Scraper for Facebook's Archive of Ads with Political Content ... until Facebook provides an API.
fb-ad-archive-scraper will produce:
- CSV containing the text and metadata of the ads.
- Screenshots of each ad.
- A README file.
Like any scraper, fb-ad-archive-scraper is fragile. It will break if Facebook changes the structure / code of the Archive. If fb-ad-archive-scraper breaks, let me know.
Tickets / PRs are welcome.
-
Clone the repo:
git clone https://github.com/justinlittman/fb-ad-archive-scraper.git
-
Change to the directory:
cd fb-ad-archive-scraper
-
Optionally, create a virtual environment:
virtualenv -p python3 ENV source ENV/bin/activate
-
Install requirements:
pip install -r requirements.txt
-
Install Chromedriver. On a Mac, this is:
brew cask install chromedriver
If already installed, upgrade Chromedriver with:
brew cask upgrade chromedriver
usage: scraper.py [-h] [--limit LIMIT] [--headed]
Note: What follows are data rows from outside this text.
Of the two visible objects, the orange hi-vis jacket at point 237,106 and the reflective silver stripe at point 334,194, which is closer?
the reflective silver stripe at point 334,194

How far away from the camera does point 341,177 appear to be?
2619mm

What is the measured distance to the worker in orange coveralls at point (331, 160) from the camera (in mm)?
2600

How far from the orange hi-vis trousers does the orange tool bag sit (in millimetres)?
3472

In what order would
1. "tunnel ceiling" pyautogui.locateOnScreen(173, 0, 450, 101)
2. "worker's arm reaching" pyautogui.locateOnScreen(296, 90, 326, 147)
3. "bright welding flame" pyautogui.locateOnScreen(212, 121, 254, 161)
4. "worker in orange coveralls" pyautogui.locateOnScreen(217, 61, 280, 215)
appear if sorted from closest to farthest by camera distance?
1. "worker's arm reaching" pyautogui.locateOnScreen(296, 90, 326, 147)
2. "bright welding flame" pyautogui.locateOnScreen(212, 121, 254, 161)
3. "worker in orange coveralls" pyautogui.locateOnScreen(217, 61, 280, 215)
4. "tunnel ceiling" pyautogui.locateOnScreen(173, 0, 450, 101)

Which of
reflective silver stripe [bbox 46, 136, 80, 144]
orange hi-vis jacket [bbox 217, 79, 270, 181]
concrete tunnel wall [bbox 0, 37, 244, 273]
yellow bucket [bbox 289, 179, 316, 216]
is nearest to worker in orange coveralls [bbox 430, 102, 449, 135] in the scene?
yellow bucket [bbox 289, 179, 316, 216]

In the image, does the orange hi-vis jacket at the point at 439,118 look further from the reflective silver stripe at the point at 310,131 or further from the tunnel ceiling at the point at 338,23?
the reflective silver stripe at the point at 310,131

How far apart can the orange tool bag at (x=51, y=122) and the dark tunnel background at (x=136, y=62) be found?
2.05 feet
email password query [query ...]
Scrape Facebook's Archive of Ads with Political Content
positional arguments:
email Email address for FB account
password Password for FB account
query Query
optional arguments:
-h, --help show this help message and exit
--limit LIMIT Limit on number of ads to scrape
--headed Use a headed chrome browser
For example:
python scraper.py fbuser@gmail.com password pelosi
Notes:
- fb-ad-archive-scraper uses a headless Chrome browser. This means that you will not see the browser at work.
- The output of each run will be placed in a separate directory and include a README, CSV file, and PNG images.
The appoach of extracting data from XHRs came from Ranjit Hatnagar.